In spite of the pleas from almost every direction, I hope the noble Lord will not think it right to press this Amendment. I have seen acres of print expended by lawyers on the difference between "may" and "shall". "May" very often imposes a duty and "shall" does not always do so, and the consequences of not doing a "shall" are almost infinite in their permutations and combinations. Shall we have the admirable Mr. Raymond Blackburn bringing a mandamus before the Divisional Court, and going before Lord Denning if the Secretary of State is in default? This is not the way in which the regulatory powers can be used. A Secretary of State is not in the same position as Lloyd's, nor has an Act of Parliament quite the same standing as the immutable laws which Lloyd's makes for its underwriters and its brokers.

The clause would not be put into the Statute if we did not intend to use its powers, and I can assure the noble Lord who moved the Amendment that we do intend to use the powers. But it is not usual to expose a Secretary of State, or any Minister, to unnamed penalties if he does not use powers, which he has every intention of using, as soon as some people would like, and "may" is therefore essential. Moreover, if you did substitute "shall" for "may", where would you get to? I suppose that people could argue that, although he had used his powers, he had not used them up to the hilt; that is to say, there were certain powers which his critics thought were intra vires and which he thought were ultra vires, which he had therefore deliberately refrained from using within the terms of the clause. I suppose a great deal of litigation could take place about that.

I am bound to say that I have not studied this point at any great length, but I do not think I have ever seen a regulatory power of a Minister imposed with the word "shall" and not with the word "may". Although I have great sympathy with the noble Lord, and indeed with my noble friends and others who supported the sentiments which he uttered, I would think that simply as a piece of constitutional propriety we might stick to the terms of the clause. I do not think this is the moment to break utterly new constitutional ground, but I think we should be doing so if we acceded to the noble Lord's persuasion.


Am I right in saying that the Government regard these regulations as necessary, and that as soon as is practicable there will be regulations?


Yes, I think that is a fair statement of the case. We shall of course have to consult with quite a number of people as soon as the Bill is passed, and the resultant regulations will be made as soon as practicable thereafter. I hope that that will satisfy the noble Lord.


The noble and learned Lord will no doubt have a few hints and tips from the Commercial Union on the valuation of liabilities.

Amendment, by leave, withdrawn.

Clause 31 agreed to.

Clause 32 [Approval of person proposing to become controller of insurance company]:

On Question, Whether Clause 32 shall stand part of the Bill?

8.35 p.m.


What I have to say really revolves around the interpretation of the word "controller". If the word "controller" in this clause is to be interpreted in the same way as the word "controller" in Clause 2, then my humble submission to your Lordships is that this clause makes nonsense of life. In effect, it requires that every year all the directors standing for re-election in a company have to submit their names for the approval of the Secretary of State and may have to wait for three months. I cannot believe that that is meant to happen, and I can only believe that the intention of this clause is to catch the real controller in the sense of somebody who has the full controlling power over the insurance company—perhaps a person as defined in Clause 2(2)(c). If that is the case, then I have no objections to the clause, but I should like to know whether that is so.

PROVIDED MATERIAL:

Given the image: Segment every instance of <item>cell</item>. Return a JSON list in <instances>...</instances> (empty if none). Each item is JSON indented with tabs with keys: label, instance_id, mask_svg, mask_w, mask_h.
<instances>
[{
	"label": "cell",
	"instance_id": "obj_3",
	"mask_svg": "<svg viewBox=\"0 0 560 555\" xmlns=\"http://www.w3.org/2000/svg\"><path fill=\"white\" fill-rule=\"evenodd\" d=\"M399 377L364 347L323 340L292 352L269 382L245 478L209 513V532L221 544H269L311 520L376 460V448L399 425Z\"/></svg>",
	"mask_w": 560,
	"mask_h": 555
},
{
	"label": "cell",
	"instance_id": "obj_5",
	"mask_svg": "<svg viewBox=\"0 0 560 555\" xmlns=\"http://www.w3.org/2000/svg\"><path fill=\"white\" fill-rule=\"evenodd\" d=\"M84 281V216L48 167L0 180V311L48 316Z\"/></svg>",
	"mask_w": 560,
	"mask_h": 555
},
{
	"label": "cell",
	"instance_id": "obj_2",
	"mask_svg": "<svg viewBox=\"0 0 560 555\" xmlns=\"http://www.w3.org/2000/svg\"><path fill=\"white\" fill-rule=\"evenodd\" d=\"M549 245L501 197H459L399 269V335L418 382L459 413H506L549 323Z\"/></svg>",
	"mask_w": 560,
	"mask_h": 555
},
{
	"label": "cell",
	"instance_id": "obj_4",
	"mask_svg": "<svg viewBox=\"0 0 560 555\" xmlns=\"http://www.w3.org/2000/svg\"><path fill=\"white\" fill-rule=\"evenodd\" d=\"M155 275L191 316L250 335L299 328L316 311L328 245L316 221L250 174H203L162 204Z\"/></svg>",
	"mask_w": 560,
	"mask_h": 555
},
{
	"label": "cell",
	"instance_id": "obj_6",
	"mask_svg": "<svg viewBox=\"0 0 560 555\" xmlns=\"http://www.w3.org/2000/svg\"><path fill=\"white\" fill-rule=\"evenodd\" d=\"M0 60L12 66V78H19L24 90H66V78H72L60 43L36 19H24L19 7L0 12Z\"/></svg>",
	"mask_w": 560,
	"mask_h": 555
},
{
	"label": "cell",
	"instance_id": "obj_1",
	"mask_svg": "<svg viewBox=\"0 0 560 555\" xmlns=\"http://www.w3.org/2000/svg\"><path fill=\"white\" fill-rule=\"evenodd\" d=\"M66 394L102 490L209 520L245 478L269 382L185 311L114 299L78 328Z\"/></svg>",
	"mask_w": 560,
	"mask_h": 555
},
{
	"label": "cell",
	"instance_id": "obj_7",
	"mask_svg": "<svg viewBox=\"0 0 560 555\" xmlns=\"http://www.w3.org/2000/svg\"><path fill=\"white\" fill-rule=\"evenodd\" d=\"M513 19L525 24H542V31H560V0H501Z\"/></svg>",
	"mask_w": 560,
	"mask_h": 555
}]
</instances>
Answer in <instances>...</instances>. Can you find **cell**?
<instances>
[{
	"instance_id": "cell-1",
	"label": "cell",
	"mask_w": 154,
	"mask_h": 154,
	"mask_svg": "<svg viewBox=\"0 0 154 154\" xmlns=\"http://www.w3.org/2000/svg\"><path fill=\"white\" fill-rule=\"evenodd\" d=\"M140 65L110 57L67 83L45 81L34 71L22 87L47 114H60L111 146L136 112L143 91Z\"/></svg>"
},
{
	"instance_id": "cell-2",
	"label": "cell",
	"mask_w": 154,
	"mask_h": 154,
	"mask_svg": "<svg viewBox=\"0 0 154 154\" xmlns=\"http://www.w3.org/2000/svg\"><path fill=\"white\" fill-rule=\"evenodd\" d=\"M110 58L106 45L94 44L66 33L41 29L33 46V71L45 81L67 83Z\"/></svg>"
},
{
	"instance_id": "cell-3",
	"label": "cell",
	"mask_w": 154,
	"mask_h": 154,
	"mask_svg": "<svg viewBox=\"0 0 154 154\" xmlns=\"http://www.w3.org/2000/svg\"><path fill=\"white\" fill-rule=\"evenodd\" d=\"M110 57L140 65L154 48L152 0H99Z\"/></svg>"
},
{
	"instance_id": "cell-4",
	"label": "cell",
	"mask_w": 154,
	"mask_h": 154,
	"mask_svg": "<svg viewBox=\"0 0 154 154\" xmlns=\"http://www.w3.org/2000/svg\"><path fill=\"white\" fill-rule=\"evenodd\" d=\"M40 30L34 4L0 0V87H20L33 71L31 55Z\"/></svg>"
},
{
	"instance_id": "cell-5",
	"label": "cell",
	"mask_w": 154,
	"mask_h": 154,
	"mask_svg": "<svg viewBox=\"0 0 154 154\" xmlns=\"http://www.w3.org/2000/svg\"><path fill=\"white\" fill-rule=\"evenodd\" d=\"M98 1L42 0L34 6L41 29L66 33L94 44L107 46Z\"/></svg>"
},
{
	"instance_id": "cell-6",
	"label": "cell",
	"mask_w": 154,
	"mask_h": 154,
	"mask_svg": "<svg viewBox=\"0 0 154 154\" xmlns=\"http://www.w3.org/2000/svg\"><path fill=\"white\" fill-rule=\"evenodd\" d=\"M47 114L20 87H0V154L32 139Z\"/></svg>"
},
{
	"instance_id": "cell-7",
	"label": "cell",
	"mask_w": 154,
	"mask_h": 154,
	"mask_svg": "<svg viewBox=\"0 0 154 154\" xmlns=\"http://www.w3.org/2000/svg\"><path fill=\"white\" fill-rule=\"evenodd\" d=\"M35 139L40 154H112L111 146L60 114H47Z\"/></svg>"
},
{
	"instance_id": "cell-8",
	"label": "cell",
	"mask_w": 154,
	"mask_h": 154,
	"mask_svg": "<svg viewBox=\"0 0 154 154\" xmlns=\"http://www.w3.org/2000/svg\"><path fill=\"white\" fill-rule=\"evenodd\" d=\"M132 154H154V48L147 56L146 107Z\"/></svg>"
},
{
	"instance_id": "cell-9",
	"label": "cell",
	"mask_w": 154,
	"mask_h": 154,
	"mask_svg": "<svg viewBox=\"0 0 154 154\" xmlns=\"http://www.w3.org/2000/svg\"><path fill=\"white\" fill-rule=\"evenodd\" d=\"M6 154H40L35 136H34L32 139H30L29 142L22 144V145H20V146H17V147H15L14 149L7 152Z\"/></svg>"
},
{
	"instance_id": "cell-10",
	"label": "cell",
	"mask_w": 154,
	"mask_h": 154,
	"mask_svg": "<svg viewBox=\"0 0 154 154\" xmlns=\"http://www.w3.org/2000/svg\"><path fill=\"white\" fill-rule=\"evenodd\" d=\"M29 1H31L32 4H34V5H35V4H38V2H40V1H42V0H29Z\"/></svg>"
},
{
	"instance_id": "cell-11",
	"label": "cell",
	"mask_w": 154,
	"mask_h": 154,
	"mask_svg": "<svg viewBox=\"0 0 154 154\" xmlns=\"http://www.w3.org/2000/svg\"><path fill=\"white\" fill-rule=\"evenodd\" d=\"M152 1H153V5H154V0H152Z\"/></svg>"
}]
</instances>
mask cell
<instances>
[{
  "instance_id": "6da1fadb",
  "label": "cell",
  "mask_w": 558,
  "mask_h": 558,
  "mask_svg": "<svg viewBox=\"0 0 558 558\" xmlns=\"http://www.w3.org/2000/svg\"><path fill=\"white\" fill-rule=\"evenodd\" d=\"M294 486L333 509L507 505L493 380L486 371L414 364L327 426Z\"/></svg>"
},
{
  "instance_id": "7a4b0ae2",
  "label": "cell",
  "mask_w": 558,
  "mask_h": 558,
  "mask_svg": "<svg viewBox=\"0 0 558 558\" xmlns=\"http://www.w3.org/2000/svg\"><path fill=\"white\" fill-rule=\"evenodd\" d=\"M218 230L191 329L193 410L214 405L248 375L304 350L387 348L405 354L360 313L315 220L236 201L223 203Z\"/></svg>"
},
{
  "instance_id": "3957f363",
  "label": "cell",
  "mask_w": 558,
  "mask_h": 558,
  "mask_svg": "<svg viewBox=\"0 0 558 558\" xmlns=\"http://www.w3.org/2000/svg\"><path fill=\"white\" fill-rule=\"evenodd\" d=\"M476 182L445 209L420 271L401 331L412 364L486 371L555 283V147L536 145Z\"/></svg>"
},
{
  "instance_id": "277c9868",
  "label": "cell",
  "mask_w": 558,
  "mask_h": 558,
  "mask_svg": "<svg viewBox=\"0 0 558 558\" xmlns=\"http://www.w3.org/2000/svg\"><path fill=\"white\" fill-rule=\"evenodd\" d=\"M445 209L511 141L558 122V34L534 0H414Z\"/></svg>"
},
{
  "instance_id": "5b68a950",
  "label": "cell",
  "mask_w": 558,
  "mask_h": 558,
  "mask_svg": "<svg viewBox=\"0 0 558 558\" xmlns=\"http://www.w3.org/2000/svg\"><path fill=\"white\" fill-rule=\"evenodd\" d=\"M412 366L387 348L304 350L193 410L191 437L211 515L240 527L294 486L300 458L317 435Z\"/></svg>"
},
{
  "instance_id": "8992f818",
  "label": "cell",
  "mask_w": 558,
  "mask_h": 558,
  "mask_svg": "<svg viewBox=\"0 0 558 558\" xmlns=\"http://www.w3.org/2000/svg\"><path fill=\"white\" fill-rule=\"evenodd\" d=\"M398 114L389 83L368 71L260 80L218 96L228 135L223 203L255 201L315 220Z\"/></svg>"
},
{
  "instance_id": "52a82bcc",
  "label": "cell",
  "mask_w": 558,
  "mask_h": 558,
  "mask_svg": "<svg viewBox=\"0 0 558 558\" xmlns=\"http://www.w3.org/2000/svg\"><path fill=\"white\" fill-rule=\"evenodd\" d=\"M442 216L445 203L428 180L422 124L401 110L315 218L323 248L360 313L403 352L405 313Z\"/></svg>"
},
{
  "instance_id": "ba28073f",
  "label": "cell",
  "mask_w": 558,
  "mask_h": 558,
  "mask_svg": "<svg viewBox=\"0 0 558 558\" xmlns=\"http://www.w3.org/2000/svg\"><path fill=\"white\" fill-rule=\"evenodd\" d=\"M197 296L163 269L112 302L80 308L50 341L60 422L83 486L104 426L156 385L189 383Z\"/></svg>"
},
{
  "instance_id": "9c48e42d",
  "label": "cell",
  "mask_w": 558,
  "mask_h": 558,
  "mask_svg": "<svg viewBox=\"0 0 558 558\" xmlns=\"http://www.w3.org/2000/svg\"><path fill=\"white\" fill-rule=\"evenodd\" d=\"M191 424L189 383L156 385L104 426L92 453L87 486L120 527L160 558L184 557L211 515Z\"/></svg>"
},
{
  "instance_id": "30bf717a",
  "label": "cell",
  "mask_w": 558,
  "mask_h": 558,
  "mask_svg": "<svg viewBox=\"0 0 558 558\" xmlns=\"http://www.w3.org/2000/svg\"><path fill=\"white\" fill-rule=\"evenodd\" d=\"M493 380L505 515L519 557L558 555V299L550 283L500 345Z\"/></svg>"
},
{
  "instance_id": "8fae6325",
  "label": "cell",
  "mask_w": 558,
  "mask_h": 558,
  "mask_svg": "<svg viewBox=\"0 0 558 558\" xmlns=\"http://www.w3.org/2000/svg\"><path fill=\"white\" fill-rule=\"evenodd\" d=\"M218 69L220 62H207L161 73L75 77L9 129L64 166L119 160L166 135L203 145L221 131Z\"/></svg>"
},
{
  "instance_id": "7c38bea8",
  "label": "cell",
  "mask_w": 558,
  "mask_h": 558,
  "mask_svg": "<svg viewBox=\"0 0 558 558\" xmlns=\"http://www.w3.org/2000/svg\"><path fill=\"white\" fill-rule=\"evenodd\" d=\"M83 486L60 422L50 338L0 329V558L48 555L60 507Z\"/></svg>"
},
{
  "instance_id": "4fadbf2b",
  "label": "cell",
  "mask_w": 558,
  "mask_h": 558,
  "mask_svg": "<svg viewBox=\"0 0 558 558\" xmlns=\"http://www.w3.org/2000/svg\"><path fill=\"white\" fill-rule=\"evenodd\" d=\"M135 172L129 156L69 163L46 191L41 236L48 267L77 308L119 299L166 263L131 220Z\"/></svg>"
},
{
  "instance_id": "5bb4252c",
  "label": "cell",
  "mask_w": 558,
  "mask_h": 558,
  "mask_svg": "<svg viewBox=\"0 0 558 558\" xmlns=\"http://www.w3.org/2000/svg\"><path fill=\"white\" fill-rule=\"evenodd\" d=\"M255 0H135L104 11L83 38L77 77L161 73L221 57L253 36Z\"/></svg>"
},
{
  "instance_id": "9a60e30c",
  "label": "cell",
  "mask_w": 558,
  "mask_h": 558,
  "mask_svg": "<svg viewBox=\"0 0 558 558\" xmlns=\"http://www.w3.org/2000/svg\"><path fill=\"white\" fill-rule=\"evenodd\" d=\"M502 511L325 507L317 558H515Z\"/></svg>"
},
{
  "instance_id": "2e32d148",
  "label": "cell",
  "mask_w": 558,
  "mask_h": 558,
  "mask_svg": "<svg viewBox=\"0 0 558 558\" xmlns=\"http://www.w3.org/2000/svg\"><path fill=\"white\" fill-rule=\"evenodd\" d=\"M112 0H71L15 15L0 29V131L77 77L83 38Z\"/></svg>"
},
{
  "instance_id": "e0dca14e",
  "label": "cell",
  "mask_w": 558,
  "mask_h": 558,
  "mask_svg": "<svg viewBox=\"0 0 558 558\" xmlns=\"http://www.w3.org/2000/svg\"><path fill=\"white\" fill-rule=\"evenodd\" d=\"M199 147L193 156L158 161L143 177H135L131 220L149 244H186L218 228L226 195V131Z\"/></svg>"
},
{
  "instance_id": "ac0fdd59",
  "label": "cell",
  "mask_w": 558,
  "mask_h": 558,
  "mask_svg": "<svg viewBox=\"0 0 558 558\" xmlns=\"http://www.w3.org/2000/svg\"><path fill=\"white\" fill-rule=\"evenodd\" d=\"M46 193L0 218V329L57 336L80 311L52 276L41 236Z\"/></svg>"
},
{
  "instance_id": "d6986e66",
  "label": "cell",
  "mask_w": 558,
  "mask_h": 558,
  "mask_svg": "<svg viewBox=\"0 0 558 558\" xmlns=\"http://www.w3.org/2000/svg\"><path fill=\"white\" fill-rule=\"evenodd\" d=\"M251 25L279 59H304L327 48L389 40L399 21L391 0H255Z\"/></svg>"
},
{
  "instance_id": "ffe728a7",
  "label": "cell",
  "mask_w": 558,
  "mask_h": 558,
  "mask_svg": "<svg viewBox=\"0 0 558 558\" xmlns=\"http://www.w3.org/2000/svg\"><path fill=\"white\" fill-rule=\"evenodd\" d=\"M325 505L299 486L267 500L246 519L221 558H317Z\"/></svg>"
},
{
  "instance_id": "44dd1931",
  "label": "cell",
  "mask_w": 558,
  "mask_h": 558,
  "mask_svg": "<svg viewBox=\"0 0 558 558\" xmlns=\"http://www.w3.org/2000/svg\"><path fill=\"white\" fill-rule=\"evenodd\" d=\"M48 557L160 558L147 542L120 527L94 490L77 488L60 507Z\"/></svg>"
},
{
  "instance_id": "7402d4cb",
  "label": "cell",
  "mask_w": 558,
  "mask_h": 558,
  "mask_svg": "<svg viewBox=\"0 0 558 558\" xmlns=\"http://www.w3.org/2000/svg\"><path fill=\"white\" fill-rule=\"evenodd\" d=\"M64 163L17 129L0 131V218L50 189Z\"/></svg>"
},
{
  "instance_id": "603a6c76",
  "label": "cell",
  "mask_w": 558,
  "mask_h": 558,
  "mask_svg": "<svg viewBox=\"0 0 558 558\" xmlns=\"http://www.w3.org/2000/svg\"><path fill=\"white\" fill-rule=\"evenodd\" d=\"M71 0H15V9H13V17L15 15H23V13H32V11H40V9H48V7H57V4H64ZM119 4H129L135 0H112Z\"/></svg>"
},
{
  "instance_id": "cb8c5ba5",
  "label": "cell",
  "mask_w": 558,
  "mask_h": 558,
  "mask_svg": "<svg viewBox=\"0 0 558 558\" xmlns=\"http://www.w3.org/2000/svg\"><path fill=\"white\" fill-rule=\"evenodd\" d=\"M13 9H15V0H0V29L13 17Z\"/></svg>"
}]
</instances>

REQUIRED ACTIONS:
1. In the parliamentary debate on the insurance bill, how long might directors standing for re-election have to wait for the Secretary of State's approval under Clause 32?
2. Continue the parliamentary debate on the insurance bill from its last sentence.

RESULTS OF THE EXERCISE:
1. Up to three months.

2.
My noble friend is on to a good point. It is one which we have discussed and I think I have to concede—although I am not convinced—that his interpretation of "retiring directors" is right. But this is a matter into which we are looking and we have certainly taken on board what he has said. He is certainly correct in assuming that we are not attempting to catch the sort of case he mentioned.


Does not this difficulty draw attention to an omission which is much wider than this Bill; that is, the failure of industry and commerce to move to an exact definition of the terms which they consistently use? If one had the term of "chief executive", then what this Bill is aiming at is the chief executive if he is the man whom the board holds accountable for running a company within the terms of reference set by the hoard. This failure to define our terms results in its being almost impossible to draft clauses which are appropriate. I hope that the fact that there has been this difficulty will draw attention to the necessity for defining our terms in future—not that I suggest doing it in this Bill.


With respect to the noble Lord, I very much hope that the Government will not take any notice at all of that suggestion. I do not think it is the fault of industry; I think it is the fault of the drafter of the Bill in using a word which is specially defined in this Bill to catch much too wide a net of people. That is all that has gone wrong. I do not think this clause is at all aimed at what is called the chief executive: I think it is aimed at somebody who has even greater power than the chief executive. Chief executives, as I understand the Companies Act, are responsible to their boards of directors, and their boards of directors have responsibility under this Bill and under the Companies Act to all kinds of people. I think the controller" here is meant to be the person mentioned in Clause 2(2)(c). If I am right about that, then I have no objection to the clause.

Clause 32 agreed to.

Clause 33 agreed to.

Clause 34 [Documents deposited with Secretary of State]:

THE EARL OF LIMERICK moved Amendment No. 36: Page 26 line 21, leave out from ("under") to end of line 22 and insert ("section 8 of the Act of 1958, including any document obtained under subsection (2) of that section;").

The noble Earl said: This Amendment makes no change to the substance of the Bill. It merely clarifies the drafting for the purpose of facilitating consolidation which, it is hoped, can be arranged soon after the Bill is enacted. I beg to move.

On Question, Whether Clause 34, as amended, shall stand part of the Bill?


There is a very short point here which has been taken earlier. It relates to the desirability of publicity in all circumstances. My noble friends have stressed the importance of the Government having power to do things in such a way that they do not provoke immediate disaster for the policy holder and the insurance company. Immediate publication of certain documents in certain events might provoke exactly that disaster which my noble friends on the Government Front Bench have told us on many occasions they wish to avoid, so I wonder whether they might look again at the drafting of subsection (2), or indeed at the drafting of the whole of this clause, to ensure that publicity is not mandatory in those sort of circumstances.


Certainly we will look at the point which my noble friend has raised. I would just point out that the Secretary of State is not bound to make public the information which he gets under Clauses 6(5) and 7(2), but he has a discretion to do so. The extent and the form of the publicity will be among the matters for consideration with the industry when the contents of the regulations to be made under those two clauses are discussed with them, and of course we shall have regard to our watchword "Freedom with publicity", which involves a certain amount of publicity to justify the freedom.

Clause 34, as amended, agreed to.

Clause 35 [Treatment of certain business as or as not being ordinary long-term insurance business]:

THE EARL OF LIMERICK moved Amendment No. 37: Page 27, line 19, after ("27") insert ("(4) to (6)").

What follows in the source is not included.